Building Legacies: The president formerly known as Prince Lucien Campbell

Originally Posted on Emerald Media via UWIRE

The Emerald is continuing its series on names of University of Oregon campus buildings this week with Prince Lucien Campbell Hall. Check out the previous building stories on Lillis Hall, Gerlinger Hall and Condon Hall

Prince Lucien Campbell Hall towers over west campus. Known to most students as simply “PLC,” the structure was built in three parts over six years beginning in 1962, according to the UO Libraries Architecture of the University website.

The core five-story unit and two-story west wing were first completed in 1963. The 108-foot-tall campus skyscraper seen today was created when eight more stories were added atop the two-story west addition, along with the auditorium unit, in 1968.

PLC middle right, circa 1965, without eight-story addition (UO Special Collections and the Digital Scholar Center)

 

Soon after the initial structure was completed, the building was dedicated to the university’s fourth president, Prince Lucien Campbell. No, he was not an actual prince, but Campbell was instrumental in establishing the university that exists today in Eugene.

At the beginning of Campbell’s tenure as president in 1902, only about 250 students were enrolled at the university. When Campbell died in 1925, enrollment reached around 3,000 students. Campbell also garnered substantial financial support for the university, increasing funding from $47,000 annually to nearly $1 million, according to UO Special Collections and University Archives.

Campbell also reshaped the curriculum at UO to emphasize art, architecture and physical education along with the core curriculum already in place. He was also responsible for hiring prominent faculty members like Ellis Lawrence, a campus architect and former head of the architecture school.

“[Architecture and Allied Arts] eventually became its own school itself, but it took a lot of buildup to do that,” said Jennifer O’Neal, university historian and archivist at Knight Library. “Back then it was seen as not one of the foundational courses. It existed but it wasn’t seen as important. So it really took bringing in someone like Ellis Lawrence and other faculty members to build up that program.”

Throughout his career, Campbell displayed a passion for education. Even as a young man at Harvard, he was already writing and observing the cultural differences between large universities and small colleges, comparing Harvard to the small Christian College in Monmouth, Oregon, where Campbell had initially gone to school and his father had served as president. He also wrote for the Kansas City Star between his junior and senior year at Harvard, according to the UO Special Archives.

“It’s interesting as a man who went to a very private school that [Campbell] was then able to recruit so many students to come here to a public school,” O’Neal said. “He was able to see the value in a public university, which is great.”

After graduating Harvard, Campbell returned to Monmouth in 1886 to teach classics at the Oregon State Normal School [previously Christian College]. Three years later, the school promoted him to president despite Campbell still being in his 20s.

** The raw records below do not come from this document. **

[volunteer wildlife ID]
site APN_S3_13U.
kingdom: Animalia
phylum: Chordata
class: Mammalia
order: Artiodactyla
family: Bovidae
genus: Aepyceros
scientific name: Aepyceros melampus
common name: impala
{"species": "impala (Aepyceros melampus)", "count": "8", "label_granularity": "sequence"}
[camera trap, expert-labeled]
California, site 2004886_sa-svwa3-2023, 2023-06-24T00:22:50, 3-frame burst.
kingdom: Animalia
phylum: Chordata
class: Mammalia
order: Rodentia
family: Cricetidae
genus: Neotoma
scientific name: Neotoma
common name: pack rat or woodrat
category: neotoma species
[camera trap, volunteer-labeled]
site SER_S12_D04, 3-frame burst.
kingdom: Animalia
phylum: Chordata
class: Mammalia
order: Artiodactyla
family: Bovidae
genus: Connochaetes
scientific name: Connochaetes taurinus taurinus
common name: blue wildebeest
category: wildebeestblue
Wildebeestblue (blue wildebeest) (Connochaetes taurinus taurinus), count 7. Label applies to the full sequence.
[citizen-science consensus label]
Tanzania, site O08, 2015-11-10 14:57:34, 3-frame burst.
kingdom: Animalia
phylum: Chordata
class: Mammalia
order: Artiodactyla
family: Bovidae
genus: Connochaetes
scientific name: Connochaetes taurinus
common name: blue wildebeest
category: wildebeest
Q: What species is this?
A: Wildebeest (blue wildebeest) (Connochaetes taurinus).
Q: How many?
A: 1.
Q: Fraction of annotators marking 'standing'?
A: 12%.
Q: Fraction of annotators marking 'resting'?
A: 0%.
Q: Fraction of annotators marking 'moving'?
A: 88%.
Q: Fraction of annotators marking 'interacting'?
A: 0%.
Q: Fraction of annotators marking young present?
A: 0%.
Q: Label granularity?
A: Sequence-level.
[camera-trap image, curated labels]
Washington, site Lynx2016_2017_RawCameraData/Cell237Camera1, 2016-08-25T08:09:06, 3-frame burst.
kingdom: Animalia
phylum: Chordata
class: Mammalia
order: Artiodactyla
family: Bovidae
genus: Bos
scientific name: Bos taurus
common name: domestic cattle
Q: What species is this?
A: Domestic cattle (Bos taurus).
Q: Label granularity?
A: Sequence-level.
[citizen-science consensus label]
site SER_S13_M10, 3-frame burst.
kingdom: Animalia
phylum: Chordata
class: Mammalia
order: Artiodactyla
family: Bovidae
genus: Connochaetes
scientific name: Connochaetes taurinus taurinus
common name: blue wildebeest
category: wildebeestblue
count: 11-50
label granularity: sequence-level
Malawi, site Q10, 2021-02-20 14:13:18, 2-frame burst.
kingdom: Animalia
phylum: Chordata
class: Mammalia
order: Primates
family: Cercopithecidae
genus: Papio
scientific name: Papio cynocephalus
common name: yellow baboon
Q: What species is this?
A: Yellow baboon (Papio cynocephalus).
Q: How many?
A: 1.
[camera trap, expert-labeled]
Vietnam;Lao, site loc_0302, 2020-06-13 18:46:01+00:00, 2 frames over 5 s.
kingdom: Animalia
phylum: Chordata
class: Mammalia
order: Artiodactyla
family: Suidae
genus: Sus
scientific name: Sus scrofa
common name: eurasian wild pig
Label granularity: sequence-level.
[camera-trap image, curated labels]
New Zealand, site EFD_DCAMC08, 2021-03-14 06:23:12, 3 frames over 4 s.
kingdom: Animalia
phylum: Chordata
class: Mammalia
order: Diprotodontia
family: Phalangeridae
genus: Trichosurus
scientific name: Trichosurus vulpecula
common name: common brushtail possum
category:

Under Campbell’s leadership, OSNS thrived. Enrollment, funding and faculty population increased while he was president — all changes that he would introduce at the University of Oregon a decade later.

“Education was so important to him,” said O’Neal. “He wanted to have it available to as many people as possible despite whatever background they were coming from, and that a university degree was useful no matter what type of family you were coming from or what type of profession you wanted to embark upon. He believed having that university experience and education was important.”